**Set problem 1**
For the rail-travel text, state whether each statement below agrees with it, answering yes or no and quoting the deciding words: (a) the Berlin Ost - Moskva Talgo runs twice a week and changes gauge automatically at Brest; (b) the Polonez runs once a week from Warszawa; (c) passengers stayed aboard while the bogies were changed on the friend's journey.
**Set problem 2**
Carry on the rail-travel text from the point at which it stops.

The train would stop at regular points along the way to pick up and set down passengers, with people living in the towns the train called at, having known the times beforehand, setting up stalls to sell passengers food and the like!
I believe that the route my friend took was a longer route due to flooding or something in a lake (I can't remember for the life of me what it was) and was routed "over the top" from a map perspective rather than "under" it. That's why it took him longer.

Hope this is of any interest.

-Peter

Now you mention it, my friend did mention (in his story which I've said in Post#3) that they changed the bogies, and the passengers were detrained whilst they did it. Very interesting!

-Peter

All of this still goes on.. Bogies are changed every day/night on the many of RZhD's through trains from the west on the former Soviet borders into Byelorussia, Ukraine, Moldova as well as the once weekly through train from Paris and Nice to Moskva there is still a Praha - Moskva train once per week and of course the Polonez also still runs with RIC cars every two days from Warszawa.
You also have a twice weekly Berlin Ost - Moskva through Talgo with auto gauge changing at Brest so no need for time consuming bogie chages.
What you describe on the Trans-Sib is still very much alive and has hardly changed in thirty years. I enjoyed the classic Russian train experience on my epic Glasgow - Khasan overland trip during the World Cup last summer.

There were some extraordinary routes in the late and immediate post-Soviet era. These included (at various times) through trains from Berlin deep into Russia beyond Moscow to such places as Yekaterinburg, Novosibirsk, and even a special to Vladivostok. I am sure there was at one time a through service between Berlin and Kazakhstan. How long they lasted I don't know.

**Excerpted records**
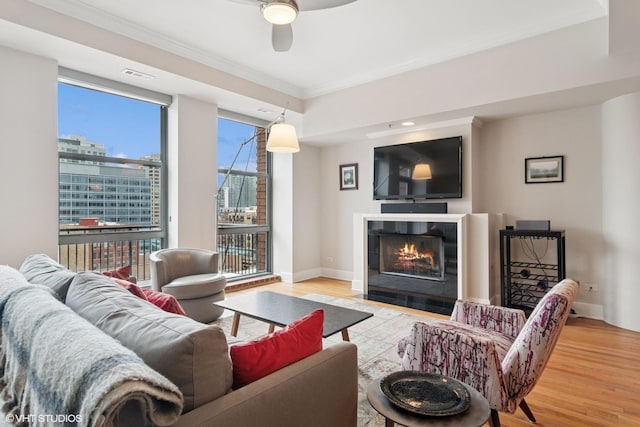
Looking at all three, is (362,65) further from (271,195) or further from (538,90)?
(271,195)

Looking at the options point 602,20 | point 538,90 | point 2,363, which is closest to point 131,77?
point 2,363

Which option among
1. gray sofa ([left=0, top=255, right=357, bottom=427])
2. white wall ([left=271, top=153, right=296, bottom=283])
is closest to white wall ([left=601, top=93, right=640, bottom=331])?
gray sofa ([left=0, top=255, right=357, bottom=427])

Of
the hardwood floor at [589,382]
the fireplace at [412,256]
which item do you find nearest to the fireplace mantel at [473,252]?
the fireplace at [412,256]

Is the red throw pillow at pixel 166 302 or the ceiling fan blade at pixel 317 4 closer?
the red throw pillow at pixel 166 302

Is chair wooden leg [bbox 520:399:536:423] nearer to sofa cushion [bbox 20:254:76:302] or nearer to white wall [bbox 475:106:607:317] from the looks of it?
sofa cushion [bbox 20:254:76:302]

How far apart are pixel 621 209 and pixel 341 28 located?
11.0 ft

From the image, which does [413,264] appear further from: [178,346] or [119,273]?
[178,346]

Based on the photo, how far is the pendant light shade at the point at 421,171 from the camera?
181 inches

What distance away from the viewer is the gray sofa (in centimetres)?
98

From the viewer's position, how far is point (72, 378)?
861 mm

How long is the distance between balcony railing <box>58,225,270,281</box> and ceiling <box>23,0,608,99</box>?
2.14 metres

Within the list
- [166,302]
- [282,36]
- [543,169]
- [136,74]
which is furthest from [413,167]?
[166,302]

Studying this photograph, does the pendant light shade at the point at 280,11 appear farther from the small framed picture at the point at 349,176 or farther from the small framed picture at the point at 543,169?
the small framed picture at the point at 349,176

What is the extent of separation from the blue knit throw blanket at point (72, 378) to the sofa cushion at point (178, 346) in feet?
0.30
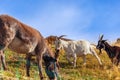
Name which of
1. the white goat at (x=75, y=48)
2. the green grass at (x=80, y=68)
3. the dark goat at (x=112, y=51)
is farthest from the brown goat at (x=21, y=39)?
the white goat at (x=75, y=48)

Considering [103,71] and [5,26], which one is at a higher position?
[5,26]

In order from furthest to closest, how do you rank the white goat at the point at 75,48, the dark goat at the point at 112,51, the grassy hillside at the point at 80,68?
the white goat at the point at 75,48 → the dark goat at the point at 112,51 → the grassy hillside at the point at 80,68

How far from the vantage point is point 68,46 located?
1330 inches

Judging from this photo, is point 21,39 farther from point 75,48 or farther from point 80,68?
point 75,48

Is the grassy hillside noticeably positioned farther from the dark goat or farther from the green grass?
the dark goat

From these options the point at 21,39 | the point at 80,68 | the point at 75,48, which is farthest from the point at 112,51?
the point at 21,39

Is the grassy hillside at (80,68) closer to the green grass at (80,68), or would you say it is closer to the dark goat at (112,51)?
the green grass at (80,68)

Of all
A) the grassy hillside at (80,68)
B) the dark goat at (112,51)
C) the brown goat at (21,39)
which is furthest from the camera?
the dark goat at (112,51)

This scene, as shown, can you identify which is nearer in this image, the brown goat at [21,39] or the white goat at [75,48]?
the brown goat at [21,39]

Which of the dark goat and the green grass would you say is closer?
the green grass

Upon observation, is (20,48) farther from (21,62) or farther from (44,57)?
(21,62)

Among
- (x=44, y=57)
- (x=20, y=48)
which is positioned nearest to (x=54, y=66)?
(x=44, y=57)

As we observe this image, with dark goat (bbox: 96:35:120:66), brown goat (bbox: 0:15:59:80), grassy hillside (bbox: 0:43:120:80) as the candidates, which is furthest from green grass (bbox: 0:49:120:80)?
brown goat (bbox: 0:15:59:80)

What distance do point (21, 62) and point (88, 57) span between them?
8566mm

**Expected output 1**
(a) Yes: "You also have a twice weekly Berlin Ost - Moskva through Talgo with auto gauge changing at Brest"
(b) No: "the Polonez also still runs with RIC cars every two days from Warszawa"
(c) No: "the passengers were detrained whilst they did it"

**Expected output 2**
The Sibirjak trains were sadly discontinued with the winter TT change of 2013..: https://en.wikipedia.org/wiki/Sibirjak

Yep - took train from west germany to berlin overnight in 1988 as a teenager (2 of us dossed down in a DR seated compartment - more spacious than the DB equivalent we realised) and the border crossing was fairly high drama by standards we were used to within western europe. So I bet a trip on the full russain deal would have been even more so! Little did we know that within 18 months of our inter rail trip that border would be pretty much down.

Certainly recall seeing the USSR sleepers in consists of various night trains we encountered in those days. Our standard method of night time accomodation to save on hostel costs was every other day or so just to find a night train with an empty compartment in it and just get on to wherever it went that night and then decide where to go from there next morning. So this did involve a lot of station time at night hence seeing these sleepers.

I can relate to this even thirty years later, its still possible! I did exactly what you describe many times over the past few years on my travels across the continent on IR's and FIP coupons. Vagonweb is an excellent resource for this way of "ultra budget travel" but I will upgrade to a C6 couchette at least most of the time these days especially if the train in question is formed of more "grossraum"s than "abteil"s!!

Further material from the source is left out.